Beginning with the line containing "Looking at the point" and ending with the last line, repeat the records exactly.

## START Source data

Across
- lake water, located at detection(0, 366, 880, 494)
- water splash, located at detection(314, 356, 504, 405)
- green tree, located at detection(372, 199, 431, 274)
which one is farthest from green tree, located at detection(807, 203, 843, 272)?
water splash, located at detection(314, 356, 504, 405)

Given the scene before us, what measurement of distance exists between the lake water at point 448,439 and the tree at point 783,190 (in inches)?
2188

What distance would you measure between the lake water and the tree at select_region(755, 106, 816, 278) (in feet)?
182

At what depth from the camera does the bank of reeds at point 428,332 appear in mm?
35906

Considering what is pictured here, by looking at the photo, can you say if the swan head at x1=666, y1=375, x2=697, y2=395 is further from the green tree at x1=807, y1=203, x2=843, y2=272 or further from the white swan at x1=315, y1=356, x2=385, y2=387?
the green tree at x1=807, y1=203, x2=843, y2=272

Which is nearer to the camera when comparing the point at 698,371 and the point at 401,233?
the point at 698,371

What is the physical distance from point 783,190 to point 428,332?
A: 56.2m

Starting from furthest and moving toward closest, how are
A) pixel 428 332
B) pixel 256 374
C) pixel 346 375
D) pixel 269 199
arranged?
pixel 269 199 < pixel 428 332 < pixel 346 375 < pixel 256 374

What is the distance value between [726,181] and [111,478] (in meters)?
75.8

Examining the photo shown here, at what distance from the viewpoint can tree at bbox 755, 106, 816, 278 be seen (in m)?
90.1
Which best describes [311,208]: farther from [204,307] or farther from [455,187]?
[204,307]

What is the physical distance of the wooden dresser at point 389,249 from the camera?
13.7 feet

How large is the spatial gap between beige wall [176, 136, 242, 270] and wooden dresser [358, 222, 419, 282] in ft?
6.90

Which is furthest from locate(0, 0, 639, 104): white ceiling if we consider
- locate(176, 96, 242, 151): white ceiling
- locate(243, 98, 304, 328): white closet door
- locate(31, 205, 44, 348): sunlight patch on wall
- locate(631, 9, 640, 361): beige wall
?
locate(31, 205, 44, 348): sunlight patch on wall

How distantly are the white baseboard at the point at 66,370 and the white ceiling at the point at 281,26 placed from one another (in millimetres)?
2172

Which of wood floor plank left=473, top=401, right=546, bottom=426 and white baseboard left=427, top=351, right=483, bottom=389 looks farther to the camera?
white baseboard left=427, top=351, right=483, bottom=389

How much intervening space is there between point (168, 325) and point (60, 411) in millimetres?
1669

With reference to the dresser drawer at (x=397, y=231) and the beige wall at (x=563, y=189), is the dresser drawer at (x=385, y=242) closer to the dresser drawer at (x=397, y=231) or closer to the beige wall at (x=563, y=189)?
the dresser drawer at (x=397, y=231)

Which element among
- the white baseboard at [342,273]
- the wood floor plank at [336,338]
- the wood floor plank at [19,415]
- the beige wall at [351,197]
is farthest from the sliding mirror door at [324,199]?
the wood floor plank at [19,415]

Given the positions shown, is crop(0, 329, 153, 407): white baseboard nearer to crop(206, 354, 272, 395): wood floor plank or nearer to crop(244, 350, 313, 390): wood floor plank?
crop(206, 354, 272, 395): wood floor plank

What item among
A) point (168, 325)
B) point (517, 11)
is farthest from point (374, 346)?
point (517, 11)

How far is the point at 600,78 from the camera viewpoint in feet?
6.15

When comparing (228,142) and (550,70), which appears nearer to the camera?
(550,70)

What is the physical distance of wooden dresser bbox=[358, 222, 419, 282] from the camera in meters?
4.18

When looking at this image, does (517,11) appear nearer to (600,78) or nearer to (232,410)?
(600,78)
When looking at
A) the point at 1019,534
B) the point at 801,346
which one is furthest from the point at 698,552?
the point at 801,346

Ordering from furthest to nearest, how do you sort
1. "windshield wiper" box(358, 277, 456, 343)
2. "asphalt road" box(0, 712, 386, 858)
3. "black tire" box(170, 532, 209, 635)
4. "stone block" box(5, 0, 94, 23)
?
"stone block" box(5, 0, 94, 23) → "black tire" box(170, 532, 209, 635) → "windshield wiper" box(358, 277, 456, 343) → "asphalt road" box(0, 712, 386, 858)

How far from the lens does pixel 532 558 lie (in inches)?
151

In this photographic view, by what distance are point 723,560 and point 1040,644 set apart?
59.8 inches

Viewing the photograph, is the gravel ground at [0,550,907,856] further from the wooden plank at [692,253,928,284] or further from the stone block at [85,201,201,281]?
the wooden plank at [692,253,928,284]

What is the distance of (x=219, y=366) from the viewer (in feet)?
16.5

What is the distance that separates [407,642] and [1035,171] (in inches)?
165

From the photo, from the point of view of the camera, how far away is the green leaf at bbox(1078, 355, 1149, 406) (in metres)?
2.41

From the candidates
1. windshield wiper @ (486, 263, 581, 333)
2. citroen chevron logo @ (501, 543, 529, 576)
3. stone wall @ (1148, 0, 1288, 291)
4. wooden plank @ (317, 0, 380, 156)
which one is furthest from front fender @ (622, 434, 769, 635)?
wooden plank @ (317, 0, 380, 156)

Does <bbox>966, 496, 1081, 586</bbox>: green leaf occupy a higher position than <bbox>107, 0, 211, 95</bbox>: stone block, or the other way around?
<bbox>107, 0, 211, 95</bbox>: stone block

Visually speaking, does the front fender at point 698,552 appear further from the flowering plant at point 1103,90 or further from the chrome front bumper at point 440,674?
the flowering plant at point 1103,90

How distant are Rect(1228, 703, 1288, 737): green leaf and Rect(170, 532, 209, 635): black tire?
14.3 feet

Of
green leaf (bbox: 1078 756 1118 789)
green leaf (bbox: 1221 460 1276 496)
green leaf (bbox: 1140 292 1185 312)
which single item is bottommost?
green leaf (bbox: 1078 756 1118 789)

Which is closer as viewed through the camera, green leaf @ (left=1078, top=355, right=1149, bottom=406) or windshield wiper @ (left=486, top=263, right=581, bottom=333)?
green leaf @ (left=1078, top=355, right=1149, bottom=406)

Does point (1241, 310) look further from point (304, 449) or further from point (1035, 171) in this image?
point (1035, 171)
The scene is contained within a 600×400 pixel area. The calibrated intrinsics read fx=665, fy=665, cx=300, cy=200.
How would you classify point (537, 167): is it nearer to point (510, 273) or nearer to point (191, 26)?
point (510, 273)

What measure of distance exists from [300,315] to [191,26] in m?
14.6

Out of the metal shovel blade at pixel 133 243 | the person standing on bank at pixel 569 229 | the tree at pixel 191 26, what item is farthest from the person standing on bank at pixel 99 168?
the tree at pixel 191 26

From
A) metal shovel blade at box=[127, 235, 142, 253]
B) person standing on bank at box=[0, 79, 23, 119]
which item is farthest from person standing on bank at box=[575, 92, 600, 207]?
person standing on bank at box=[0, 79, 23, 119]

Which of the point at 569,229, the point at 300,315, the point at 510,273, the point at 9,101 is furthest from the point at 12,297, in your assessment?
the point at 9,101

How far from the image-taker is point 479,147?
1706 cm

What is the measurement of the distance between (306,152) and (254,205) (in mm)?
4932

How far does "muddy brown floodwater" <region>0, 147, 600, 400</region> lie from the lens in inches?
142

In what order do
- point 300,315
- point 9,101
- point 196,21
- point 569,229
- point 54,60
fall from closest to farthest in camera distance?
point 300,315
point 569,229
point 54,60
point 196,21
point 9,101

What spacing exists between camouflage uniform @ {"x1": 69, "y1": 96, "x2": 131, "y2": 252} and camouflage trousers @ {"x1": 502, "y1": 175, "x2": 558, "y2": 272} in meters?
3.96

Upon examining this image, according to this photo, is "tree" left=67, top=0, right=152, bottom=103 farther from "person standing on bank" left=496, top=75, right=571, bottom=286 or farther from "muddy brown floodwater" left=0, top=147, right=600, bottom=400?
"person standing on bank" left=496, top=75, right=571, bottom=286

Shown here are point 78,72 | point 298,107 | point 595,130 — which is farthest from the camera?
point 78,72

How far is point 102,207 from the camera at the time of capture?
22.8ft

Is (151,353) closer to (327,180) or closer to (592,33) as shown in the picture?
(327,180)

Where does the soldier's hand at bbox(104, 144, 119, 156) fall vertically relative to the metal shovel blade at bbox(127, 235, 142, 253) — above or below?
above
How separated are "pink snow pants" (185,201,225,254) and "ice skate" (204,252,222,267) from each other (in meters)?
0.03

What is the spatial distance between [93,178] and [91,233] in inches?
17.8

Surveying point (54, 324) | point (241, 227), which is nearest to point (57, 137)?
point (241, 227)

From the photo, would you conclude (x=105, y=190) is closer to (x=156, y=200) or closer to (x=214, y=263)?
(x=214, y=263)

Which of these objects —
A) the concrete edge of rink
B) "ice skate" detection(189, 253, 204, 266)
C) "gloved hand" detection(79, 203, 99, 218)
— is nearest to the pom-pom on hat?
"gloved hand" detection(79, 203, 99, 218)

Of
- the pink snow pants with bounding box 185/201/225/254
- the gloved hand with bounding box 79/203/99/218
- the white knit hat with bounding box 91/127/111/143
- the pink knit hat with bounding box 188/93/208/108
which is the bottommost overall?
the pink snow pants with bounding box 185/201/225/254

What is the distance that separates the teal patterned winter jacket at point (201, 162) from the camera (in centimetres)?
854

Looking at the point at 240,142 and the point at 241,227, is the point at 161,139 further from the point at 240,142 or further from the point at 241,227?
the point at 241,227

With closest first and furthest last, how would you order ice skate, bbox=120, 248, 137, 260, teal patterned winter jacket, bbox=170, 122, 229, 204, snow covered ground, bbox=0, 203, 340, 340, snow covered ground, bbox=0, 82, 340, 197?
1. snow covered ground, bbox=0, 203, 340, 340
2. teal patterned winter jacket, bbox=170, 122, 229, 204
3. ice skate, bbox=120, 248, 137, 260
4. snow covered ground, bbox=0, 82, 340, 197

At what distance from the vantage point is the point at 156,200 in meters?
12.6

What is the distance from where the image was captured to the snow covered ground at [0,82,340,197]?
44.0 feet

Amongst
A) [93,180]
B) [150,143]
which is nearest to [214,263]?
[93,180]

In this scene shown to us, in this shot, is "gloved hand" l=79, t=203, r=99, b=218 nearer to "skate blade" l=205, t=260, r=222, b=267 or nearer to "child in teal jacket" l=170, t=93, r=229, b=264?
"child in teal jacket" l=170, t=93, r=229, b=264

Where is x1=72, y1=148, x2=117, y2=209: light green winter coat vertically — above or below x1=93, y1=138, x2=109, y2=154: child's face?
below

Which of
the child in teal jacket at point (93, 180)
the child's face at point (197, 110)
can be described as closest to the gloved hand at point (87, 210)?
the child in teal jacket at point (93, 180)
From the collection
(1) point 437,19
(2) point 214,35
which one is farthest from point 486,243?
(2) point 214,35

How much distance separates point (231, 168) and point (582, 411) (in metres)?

## END Source data

Exercise result:
Looking at the point at 240,142 and the point at 241,227, is the point at 161,139 further from the point at 240,142 or further from the point at 241,227?
the point at 241,227

With closest first and furthest last, how would you order ice skate, bbox=120, 248, 137, 260, teal patterned winter jacket, bbox=170, 122, 229, 204, snow covered ground, bbox=0, 203, 340, 340, snow covered ground, bbox=0, 82, 340, 197?
1. snow covered ground, bbox=0, 203, 340, 340
2. teal patterned winter jacket, bbox=170, 122, 229, 204
3. ice skate, bbox=120, 248, 137, 260
4. snow covered ground, bbox=0, 82, 340, 197

At what distance from the vantage point is the point at 156,200 in meters?
12.6

What is the distance from where the image was captured to the snow covered ground at [0,82,340,197]?
44.0 feet

Amongst
A) [93,180]
B) [150,143]
which is nearest to [214,263]?
[93,180]

In this scene shown to us, in this shot, is "gloved hand" l=79, t=203, r=99, b=218 nearer to "skate blade" l=205, t=260, r=222, b=267 or nearer to "child in teal jacket" l=170, t=93, r=229, b=264?
"child in teal jacket" l=170, t=93, r=229, b=264

Where is x1=72, y1=148, x2=117, y2=209: light green winter coat vertically — above or below x1=93, y1=138, x2=109, y2=154: child's face?
below

Which of
the child in teal jacket at point (93, 180)
the child's face at point (197, 110)
can be described as closest to the gloved hand at point (87, 210)?
the child in teal jacket at point (93, 180)
From the collection
(1) point 437,19
(2) point 214,35
which one is farthest from point 486,243?
(2) point 214,35

How much distance separates point (231, 168) and point (582, 411) (in metres)?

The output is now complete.